Вопросы к тексту:
(a) Кто, согласно фрагменту о магическом в романе «Мастер и Маргарита», стал главными жертвами во всей этой истории?
(b) Продолжите фрагмент о магическом в романе «Мастер и Маргарита» с того места, где он обрывается.

Смекни!
smekni.com

Магическое в романе М Булгакова Мастер и Маргарита (стр. 4 из 7)

Даже "умнейшего человека в Киеве" Максимилиана Андреевича сообщники Воланда ввели в заблуждение: "Меня только что зарезало трамваем на Патриарших. Похороны в пятницу, три часа дня. Приезжай. Берлиоз".

Пожалуй, только Маргарита воспринимала чудеса, происходящие с ней, как должное: "Я верую! - шептала Маргарита торжественно, - я верую! Что-то произойдет! Не может не произойти…"

Может быть, именно ожидание чуда так отличает Маргариту от переживаний других персонажей. При этом она необыкновенно активна и деятельна.

Все же в эпилоге Булгаков возвращает читателя в реальный мир. "Культурные люди стали на точку зрения следствия: работала шайка гипнотизеров и чревовещателей, великолепно владеющая своим искусством.

Меры к ее поимке, как в Москве, так и за пределами ее далеко, были, конечно, приняты немедленные и энергичные, но, к великому сожалению, результатов не дали. Именующий себя Воланд со всеми своими присными исчез и ни в Москву более не возвращался и нигде вообще не появлялся и ничем себя не проявил".

Жертвами во всей этой истории стали главным образом черные коты столицы.

Данные веб-изображений с подписями:
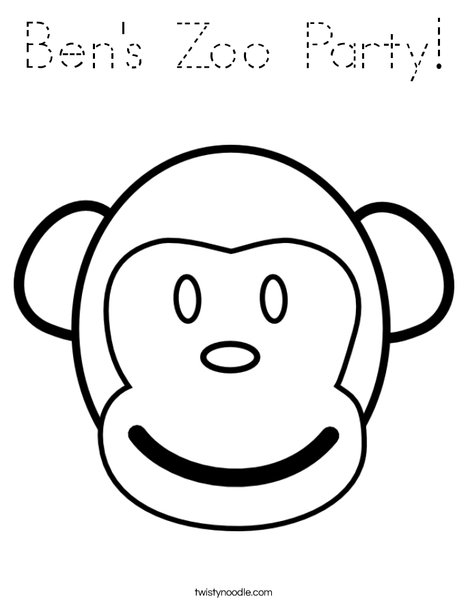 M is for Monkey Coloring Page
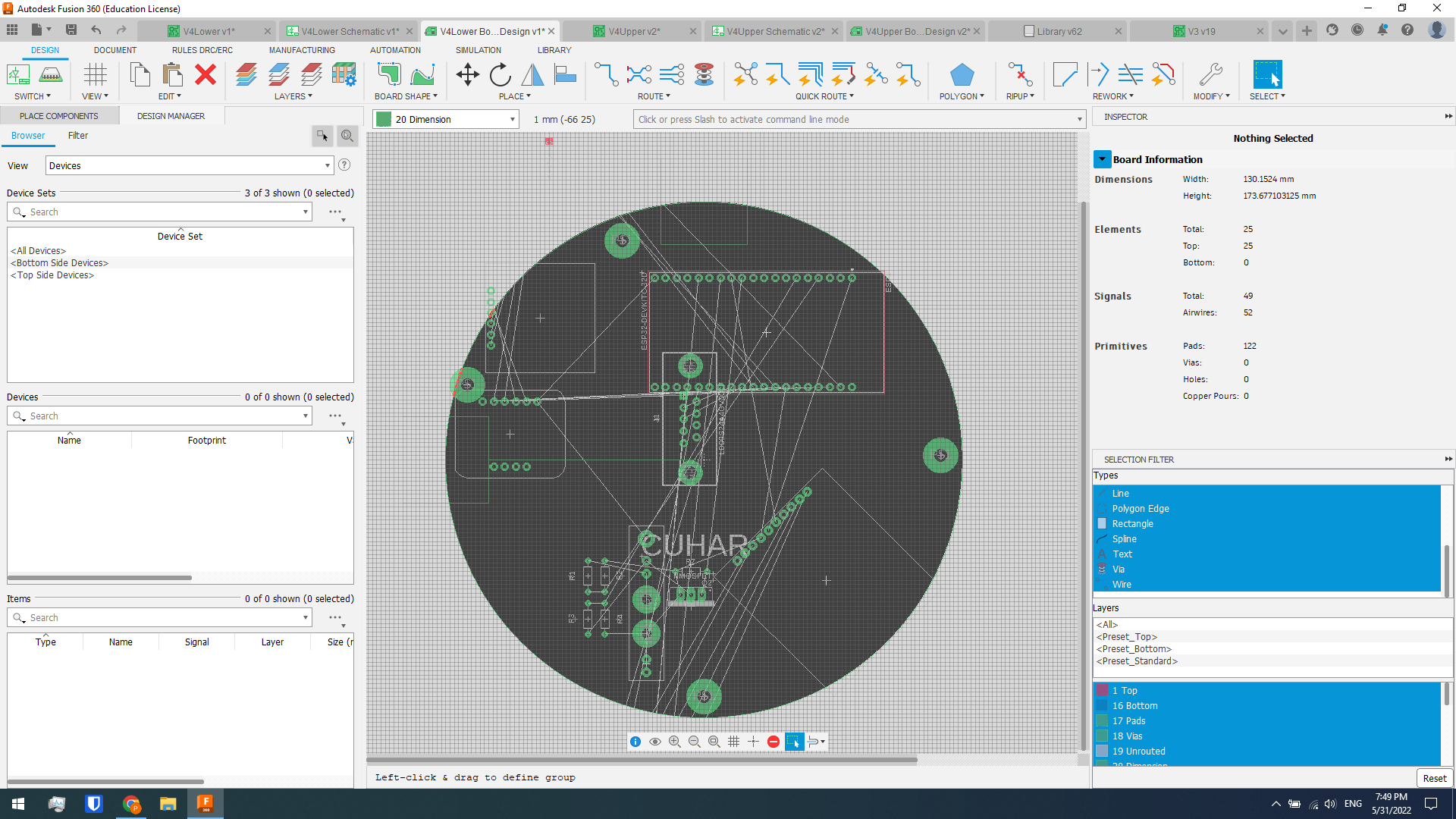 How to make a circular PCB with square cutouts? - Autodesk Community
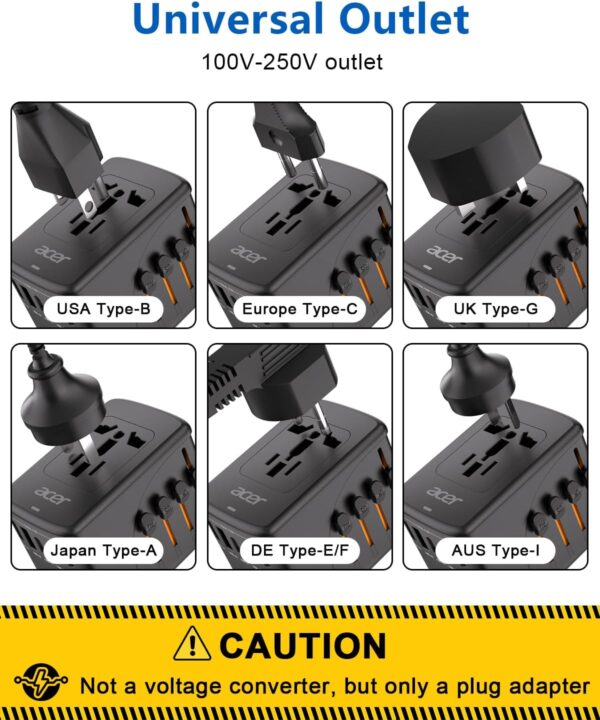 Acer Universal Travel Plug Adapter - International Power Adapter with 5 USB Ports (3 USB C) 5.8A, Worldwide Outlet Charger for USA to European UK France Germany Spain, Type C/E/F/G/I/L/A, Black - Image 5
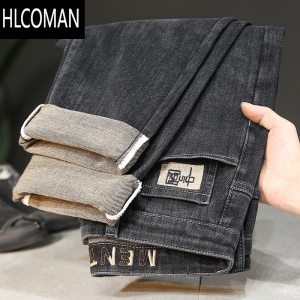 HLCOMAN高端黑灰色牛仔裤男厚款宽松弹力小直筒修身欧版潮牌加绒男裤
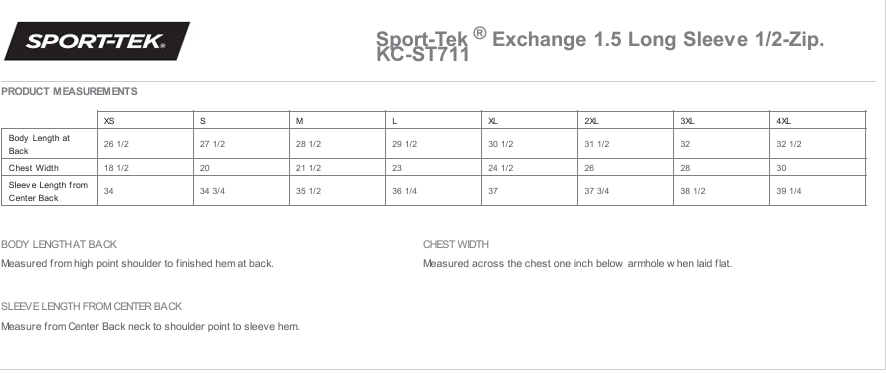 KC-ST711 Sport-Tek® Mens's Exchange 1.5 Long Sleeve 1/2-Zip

Результаты упражнения:
(a) Главным образом черные коты столицы.

(b)
ГЛАВА 2. МАГИЧЕСКИЕ ОБРАЗЫ РОМАНА

2.1. "Евангельские" и "демонологические" линии романа

Прежде всего отметим, что Булгаков упорно стремился преодолеть евангельскую легенду. В его романе нет одиннадцати апостолов и женщин скорбно застывших вдали во время казни или плачущих у подножья креста. Есть один единственный в отчаянии проклинающий Бога, Левий Матвей.

"Когда осужденных повели на гору, Левий Матвей бежал рядом с цепью в толпе любопытных, стараясь каким-нибудь образом незаметно дать знать Иешуа хотя бы уж то, что он, Левий, здесь, с ним, что он не бросит его на последнем пути и что он молится о том, чтобы смерть Иешуа постигла как можно скорее. Но Иешуа, смотрящий вдаль, туда, куда его увозили, конечно, Левия не видал". Левий считал себя верным и единственным учеником Иешуа. Левий желал только одного, чтобы Иешуа, не сделавший никому на свете ни малейшего зла, избежал истязаний. Но он опоздал.

"Когда истек четвертый час казни, мучения Левия достиг наивысшей степени, и он впал в ярость. Поднявшись с камня, он швырнул на землю бесполезно, как он теперь думал, украденный нож, раздавил флягу ногою, лишив себя воды, сбросил с головы кепи, вцепился в свои жидкие волосы и стал проклинать себя.

Он проклинал себя, выкрикивая бессмысленные слова, рычал и плевался, поносил своего отца и мать, породивших на свет глупца.

Виня, что клятвы и брань не действуют, и ничего от этого на солнцепеке не меняется, он сжал сухие кулаки, зажмурившись, вознес их к небу, к солнцу, которое сползало все ниже, удлиняя тени и уходя, чтобы упасть в Средиземное море, и потребовал у бога немедленного чуда. Он требовал, чтобы бог тотчас же послал Иешуа смерть.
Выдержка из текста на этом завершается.